Your crisis manual – dead or alive?

By Corneel Maes

These days, most international companies have a crisis manual – or are at least aware that they need one. In a global market, where social media can build or kill your reputation, crisis preparedness planning has become a must-have. But then again, too many executives still feel confident that the crisis manual – readily stowed away in their top drawer – is their insurance for handling a crisis successfully. I’ll tell you what happens “if the shit hits the fan”. The precious booklet will be outdated, contact persons and process owners have moved to different positions, procedures have changed, that updated checklist was not included yet. And when was the equipment in the crisis room tested again? Don’t even remember … Conclusion: the crisis manual is dead. No issue really in keeping it buried in that top drawer, it’s useless anyway.

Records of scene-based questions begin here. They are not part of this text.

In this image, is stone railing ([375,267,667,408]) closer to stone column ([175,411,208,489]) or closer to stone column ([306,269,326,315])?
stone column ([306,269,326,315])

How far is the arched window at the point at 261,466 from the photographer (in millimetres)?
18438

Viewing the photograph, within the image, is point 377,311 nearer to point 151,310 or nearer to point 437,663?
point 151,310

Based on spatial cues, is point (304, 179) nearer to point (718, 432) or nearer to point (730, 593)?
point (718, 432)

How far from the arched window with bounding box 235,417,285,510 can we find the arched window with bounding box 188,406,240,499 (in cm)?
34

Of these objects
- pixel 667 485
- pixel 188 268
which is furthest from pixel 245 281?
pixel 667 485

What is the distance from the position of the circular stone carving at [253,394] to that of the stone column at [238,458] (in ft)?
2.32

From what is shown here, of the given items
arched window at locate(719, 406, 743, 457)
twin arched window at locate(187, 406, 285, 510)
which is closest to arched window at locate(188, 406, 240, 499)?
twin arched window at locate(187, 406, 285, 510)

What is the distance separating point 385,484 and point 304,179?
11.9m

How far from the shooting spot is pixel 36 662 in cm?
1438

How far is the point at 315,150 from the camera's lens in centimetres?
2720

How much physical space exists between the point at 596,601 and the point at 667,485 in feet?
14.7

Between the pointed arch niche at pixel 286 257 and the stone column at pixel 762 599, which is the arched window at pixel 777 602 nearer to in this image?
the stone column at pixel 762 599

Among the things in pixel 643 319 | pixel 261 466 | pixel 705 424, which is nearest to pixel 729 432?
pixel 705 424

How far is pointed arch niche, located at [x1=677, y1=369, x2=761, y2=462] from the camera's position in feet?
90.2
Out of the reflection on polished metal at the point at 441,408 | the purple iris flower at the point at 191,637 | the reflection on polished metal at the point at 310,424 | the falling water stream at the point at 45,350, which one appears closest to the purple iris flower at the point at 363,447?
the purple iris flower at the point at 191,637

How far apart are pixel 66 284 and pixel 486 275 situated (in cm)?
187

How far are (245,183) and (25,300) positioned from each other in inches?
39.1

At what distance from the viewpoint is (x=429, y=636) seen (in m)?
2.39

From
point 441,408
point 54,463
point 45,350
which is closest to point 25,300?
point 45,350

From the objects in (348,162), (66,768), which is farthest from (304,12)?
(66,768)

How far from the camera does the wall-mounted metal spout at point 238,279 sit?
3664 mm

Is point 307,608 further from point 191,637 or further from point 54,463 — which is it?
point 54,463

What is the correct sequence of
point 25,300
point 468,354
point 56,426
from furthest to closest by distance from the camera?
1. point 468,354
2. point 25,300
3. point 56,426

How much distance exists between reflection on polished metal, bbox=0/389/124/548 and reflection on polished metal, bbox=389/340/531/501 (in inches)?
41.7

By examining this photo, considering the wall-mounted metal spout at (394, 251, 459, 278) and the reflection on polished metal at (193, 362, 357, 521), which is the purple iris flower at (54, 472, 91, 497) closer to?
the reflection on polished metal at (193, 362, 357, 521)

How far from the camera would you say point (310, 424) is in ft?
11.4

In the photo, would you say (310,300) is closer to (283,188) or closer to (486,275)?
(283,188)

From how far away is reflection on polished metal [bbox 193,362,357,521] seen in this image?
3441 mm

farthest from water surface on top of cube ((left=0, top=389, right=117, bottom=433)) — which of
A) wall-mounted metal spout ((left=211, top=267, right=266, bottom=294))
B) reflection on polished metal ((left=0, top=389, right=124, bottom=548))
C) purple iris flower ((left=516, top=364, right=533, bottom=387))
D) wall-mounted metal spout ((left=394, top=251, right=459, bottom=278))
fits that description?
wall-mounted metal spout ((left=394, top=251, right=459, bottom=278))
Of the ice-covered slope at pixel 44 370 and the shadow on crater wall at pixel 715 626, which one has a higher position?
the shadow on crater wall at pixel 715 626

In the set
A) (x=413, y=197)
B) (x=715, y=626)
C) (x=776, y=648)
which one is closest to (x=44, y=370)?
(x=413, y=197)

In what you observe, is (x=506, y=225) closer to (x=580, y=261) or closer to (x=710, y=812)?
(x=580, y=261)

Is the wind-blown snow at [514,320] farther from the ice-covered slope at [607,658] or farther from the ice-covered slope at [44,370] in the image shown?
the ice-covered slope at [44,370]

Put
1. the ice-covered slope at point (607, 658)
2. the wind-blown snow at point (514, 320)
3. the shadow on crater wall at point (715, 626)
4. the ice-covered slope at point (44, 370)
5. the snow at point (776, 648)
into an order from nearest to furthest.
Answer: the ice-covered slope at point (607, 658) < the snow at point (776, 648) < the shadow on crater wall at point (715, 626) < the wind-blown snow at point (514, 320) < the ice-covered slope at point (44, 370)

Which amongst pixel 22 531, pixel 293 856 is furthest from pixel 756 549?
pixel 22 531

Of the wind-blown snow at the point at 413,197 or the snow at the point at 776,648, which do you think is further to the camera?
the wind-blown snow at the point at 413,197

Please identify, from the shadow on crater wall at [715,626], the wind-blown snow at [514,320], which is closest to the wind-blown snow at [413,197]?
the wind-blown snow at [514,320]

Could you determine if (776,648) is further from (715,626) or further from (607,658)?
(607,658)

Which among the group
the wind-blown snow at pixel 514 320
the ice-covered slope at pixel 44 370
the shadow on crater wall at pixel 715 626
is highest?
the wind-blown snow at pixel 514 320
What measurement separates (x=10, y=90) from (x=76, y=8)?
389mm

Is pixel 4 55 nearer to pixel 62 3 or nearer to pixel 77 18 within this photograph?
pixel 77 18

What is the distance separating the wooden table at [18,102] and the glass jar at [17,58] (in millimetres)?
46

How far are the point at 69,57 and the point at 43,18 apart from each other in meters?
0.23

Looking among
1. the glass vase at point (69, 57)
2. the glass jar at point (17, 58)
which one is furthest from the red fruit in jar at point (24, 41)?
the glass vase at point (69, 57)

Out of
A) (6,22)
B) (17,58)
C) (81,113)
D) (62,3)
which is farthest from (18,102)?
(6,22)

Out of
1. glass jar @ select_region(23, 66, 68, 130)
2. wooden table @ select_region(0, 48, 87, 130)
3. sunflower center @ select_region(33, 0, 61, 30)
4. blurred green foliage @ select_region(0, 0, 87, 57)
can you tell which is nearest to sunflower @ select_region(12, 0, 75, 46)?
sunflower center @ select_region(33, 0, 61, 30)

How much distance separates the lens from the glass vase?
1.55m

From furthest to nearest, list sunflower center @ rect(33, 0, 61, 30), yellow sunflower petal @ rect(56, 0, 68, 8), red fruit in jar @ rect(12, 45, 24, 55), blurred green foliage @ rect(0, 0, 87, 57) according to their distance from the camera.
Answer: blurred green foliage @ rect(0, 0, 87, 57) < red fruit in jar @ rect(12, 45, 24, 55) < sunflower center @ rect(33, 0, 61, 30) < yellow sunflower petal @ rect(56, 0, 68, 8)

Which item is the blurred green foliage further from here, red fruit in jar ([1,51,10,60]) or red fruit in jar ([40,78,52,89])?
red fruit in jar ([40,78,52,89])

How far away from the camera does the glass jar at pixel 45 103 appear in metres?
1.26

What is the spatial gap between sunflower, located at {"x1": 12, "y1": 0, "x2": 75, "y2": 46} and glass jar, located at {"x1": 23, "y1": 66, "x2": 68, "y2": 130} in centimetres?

Here are 5 basic rules that will help you keep your crisis manual alive and kicking:

  1. Appoint an owner for the crisis manual and make that person accountable for its accuracy.
  2. Do a sanity check of the crisis manual at least once every quarter. Check names, contact details, templates – and don’t forget to update the key figures in the boiler plate after your quarterly results publication.
  3. Update your stakeholder databases and make sure they are accessible even when the whole ICT network has collapsed.
  4. Review the decision trees, roles & responsibilities of the crisis team members and escalation guidelines after any major strategic development in your company.
  5. Last but not least, talk about the existence of the crisis manual within your organization. Make sure it is included in the welcome package for new hires and integrate it into your management development training program.